=== Requirement ===
Take the entries below and write them out exactly, with each picture removed.

[Short web captions]
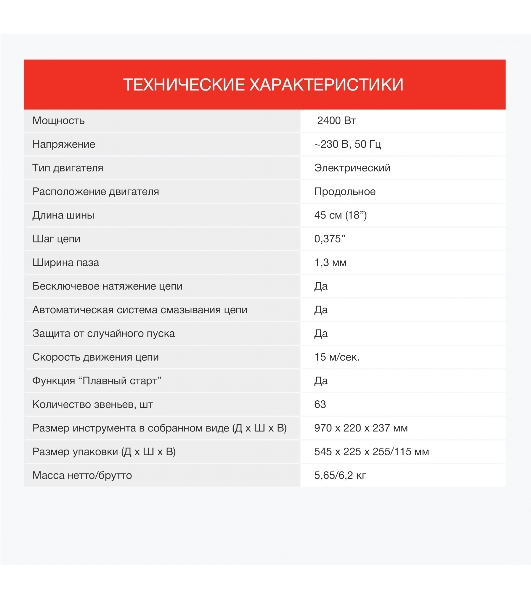Электрическая цепная пила Starwind SE-2418-SM 2400Вт дл.шины:18' (45cm)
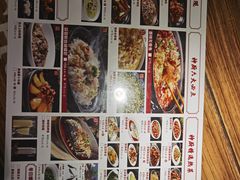 -百年神厨·地道川菜(清江西路店)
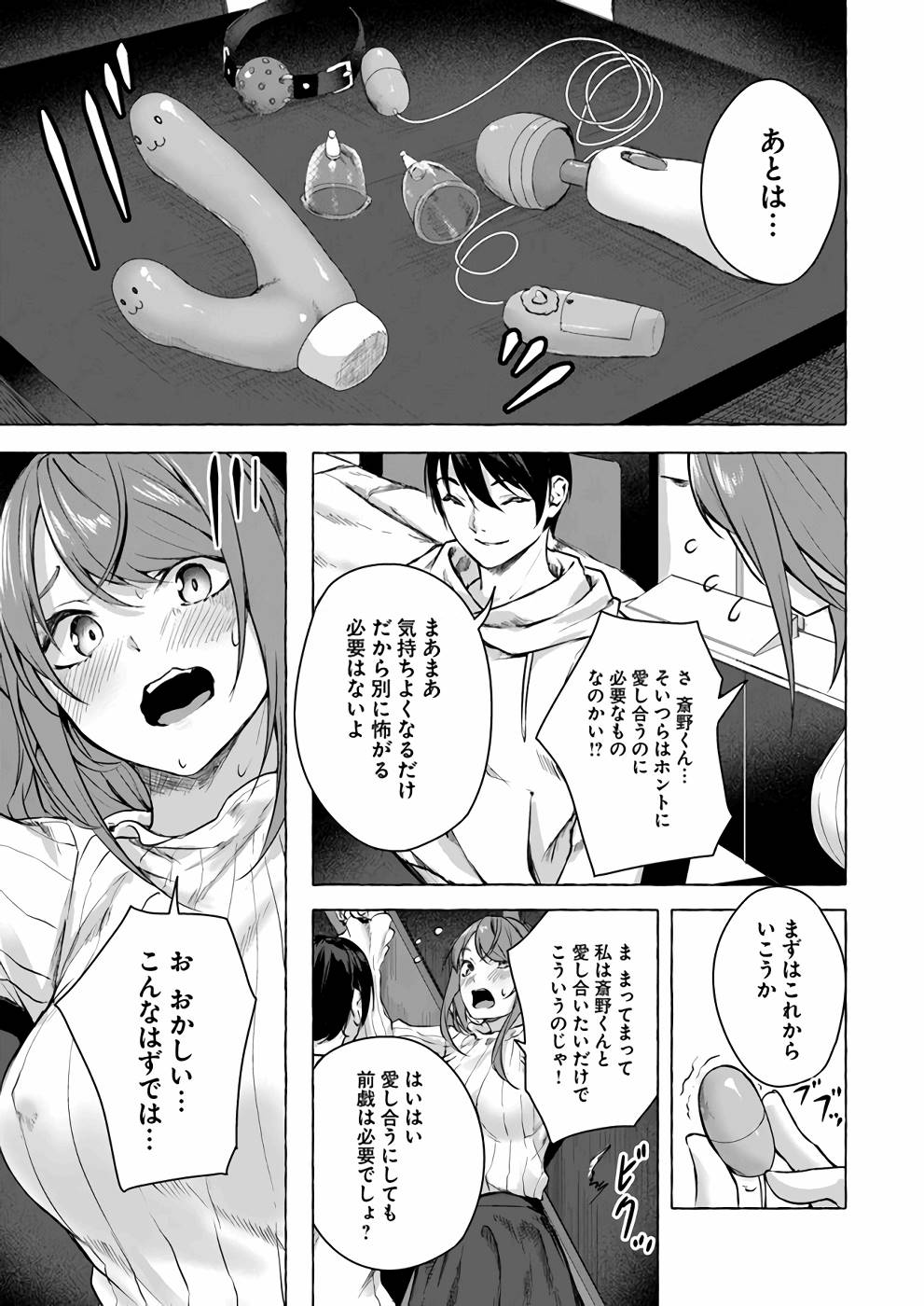 セックス＆ダンジョン! ! 第03巻 - Page 142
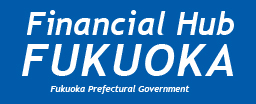 Financial Hub FUKUOKAのホームページはこちら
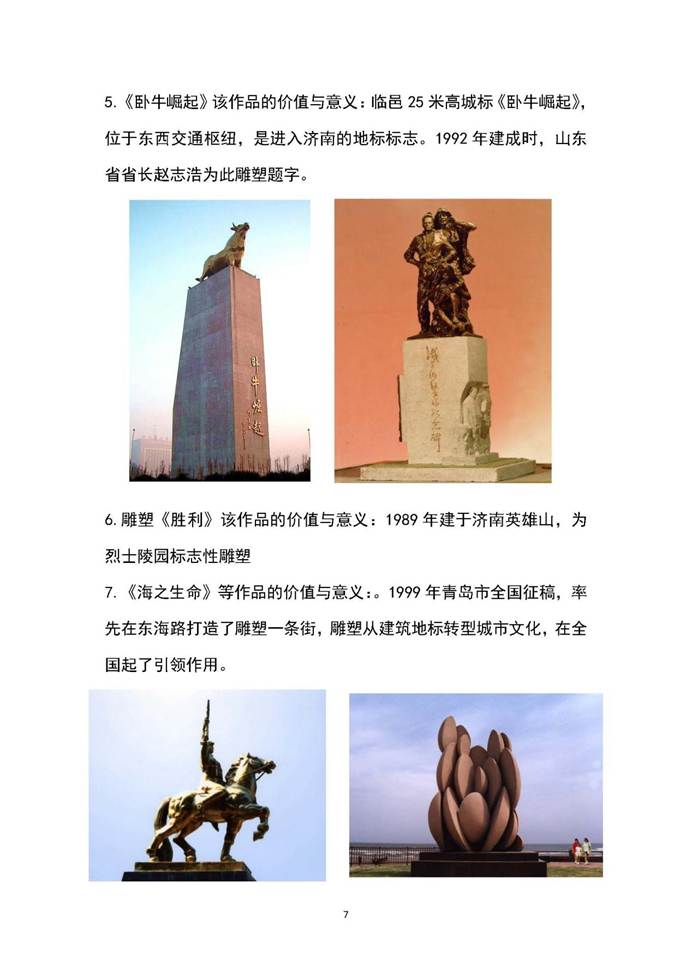 说明: 有社会影响力的实践成果目录_页面_07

=== Solution to this exercise ===
Электрическая цепная пила Starwind SE-2418-SM 2400Вт дл.шины:18' (45cm)
 -百年神厨·地道川菜(清江西路店)
 セックス＆ダンジョン! ! 第03巻 - Page 142
 Financial Hub FUKUOKAのホームページはこちら
 说明: 有社会影响力的实践成果目录_页面_07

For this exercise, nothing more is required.